SET TASKS
[1] Copy out the passage on turning around a distressed project in full, with no changes.
[2] Reproduce all of the records below verbatim.

Projects get off track for a variety of reasons. Projects that start off using traditional, predictive planning approaches are more susceptible to derailment. This article has presented a high-level approach for containing projects that have become distressed. Some of the methods may seem counter-intuitive such as embracing change instead of trying to control it. The idea of letting the development team pull the next batch of work instead of pushing it to them may seem strange to some.
Using the approaches in this case study we were able to turn this particular project around from one that was on the brink of failure to one where the client was very happy with the quality software of they were receiving and the predictability with which it was delivered. We started seeing positive results in the first 2-3 weeks. After 8 weeks, the root causes of all the dysfunction on the team had been completely addressed and the team became largely self-sufficient and self-managing.
Equally important, the morale of the development team improved significantly. After years of being beaten down by a barrage of unmanaged interrupts and complaints about the quality of their work they were finally given the chance to prove to the client and themselves that they, in fact, did know what they were doing and could produce a worthy product.

LISTED RECORDS
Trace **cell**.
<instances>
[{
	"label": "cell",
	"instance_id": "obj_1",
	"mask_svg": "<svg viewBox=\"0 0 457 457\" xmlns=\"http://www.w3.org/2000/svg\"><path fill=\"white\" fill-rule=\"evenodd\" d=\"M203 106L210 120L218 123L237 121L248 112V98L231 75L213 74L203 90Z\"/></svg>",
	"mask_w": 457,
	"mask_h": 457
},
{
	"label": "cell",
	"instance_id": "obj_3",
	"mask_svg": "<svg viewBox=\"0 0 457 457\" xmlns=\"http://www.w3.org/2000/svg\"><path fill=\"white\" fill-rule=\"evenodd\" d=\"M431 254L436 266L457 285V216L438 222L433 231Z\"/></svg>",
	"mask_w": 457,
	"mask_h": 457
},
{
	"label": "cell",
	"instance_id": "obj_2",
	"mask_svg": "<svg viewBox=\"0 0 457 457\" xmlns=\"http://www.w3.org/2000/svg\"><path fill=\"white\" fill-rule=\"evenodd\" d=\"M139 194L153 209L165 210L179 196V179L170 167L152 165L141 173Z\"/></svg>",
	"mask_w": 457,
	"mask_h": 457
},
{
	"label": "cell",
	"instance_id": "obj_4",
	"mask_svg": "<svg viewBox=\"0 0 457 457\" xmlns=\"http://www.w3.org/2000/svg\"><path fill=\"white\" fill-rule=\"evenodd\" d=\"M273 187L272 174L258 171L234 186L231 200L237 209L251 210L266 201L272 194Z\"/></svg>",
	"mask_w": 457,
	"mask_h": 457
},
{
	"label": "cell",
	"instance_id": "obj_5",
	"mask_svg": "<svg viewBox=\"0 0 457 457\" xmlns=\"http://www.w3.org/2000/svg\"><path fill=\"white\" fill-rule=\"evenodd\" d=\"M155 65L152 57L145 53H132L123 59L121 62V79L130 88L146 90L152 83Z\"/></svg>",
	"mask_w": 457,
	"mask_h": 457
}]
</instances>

SOLUTIONS TO THE PROBLEMS
[1]
Projects get off track for a variety of reasons. Projects that start off using traditional, predictive planning approaches are more susceptible to derailment. This article has presented a high-level approach for containing projects that have become distressed. Some of the methods may seem counter-intuitive such as embracing change instead of trying to control it. The idea of letting the development team pull the next batch of work instead of pushing it to them may seem strange to some.
Using the approaches in this case study we were able to turn this particular project around from one that was on the brink of failure to one where the client was very happy with the quality software of they were receiving and the predictability with which it was delivered. We started seeing positive results in the first 2-3 weeks. After 8 weeks, the root causes of all the dysfunction on the team had been completely addressed and the team became largely self-sufficient and self-managing.
Equally important, the morale of the development team improved significantly. After years of being beaten down by a barrage of unmanaged interrupts and complaints about the quality of their work they were finally given the chance to prove to the client and themselves that they, in fact, did know what they were doing and could produce a worthy product.

[2]
Trace **cell**.
<instances>
[{
	"label": "cell",
	"instance_id": "obj_1",
	"mask_svg": "<svg viewBox=\"0 0 457 457\" xmlns=\"http://www.w3.org/2000/svg\"><path fill=\"white\" fill-rule=\"evenodd\" d=\"M203 106L210 120L218 123L237 121L248 112V98L231 75L213 74L203 90Z\"/></svg>",
	"mask_w": 457,
	"mask_h": 457
},
{
	"label": "cell",
	"instance_id": "obj_3",
	"mask_svg": "<svg viewBox=\"0 0 457 457\" xmlns=\"http://www.w3.org/2000/svg\"><path fill=\"white\" fill-rule=\"evenodd\" d=\"M431 254L436 266L457 285V216L438 222L433 231Z\"/></svg>",
	"mask_w": 457,
	"mask_h": 457
},
{
	"label": "cell",
	"instance_id": "obj_2",
	"mask_svg": "<svg viewBox=\"0 0 457 457\" xmlns=\"http://www.w3.org/2000/svg\"><path fill=\"white\" fill-rule=\"evenodd\" d=\"M139 194L153 209L165 210L179 196V179L170 167L152 165L141 173Z\"/></svg>",
	"mask_w": 457,
	"mask_h": 457
},
{
	"label": "cell",
	"instance_id": "obj_4",
	"mask_svg": "<svg viewBox=\"0 0 457 457\" xmlns=\"http://www.w3.org/2000/svg\"><path fill=\"white\" fill-rule=\"evenodd\" d=\"M273 187L272 174L258 171L234 186L231 200L237 209L251 210L266 201L272 194Z\"/></svg>",
	"mask_w": 457,
	"mask_h": 457
},
{
	"label": "cell",
	"instance_id": "obj_5",
	"mask_svg": "<svg viewBox=\"0 0 457 457\" xmlns=\"http://www.w3.org/2000/svg\"><path fill=\"white\" fill-rule=\"evenodd\" d=\"M155 65L152 57L145 53H132L123 59L121 62V79L130 88L146 90L152 83Z\"/></svg>",
	"mask_w": 457,
	"mask_h": 457
}]
</instances>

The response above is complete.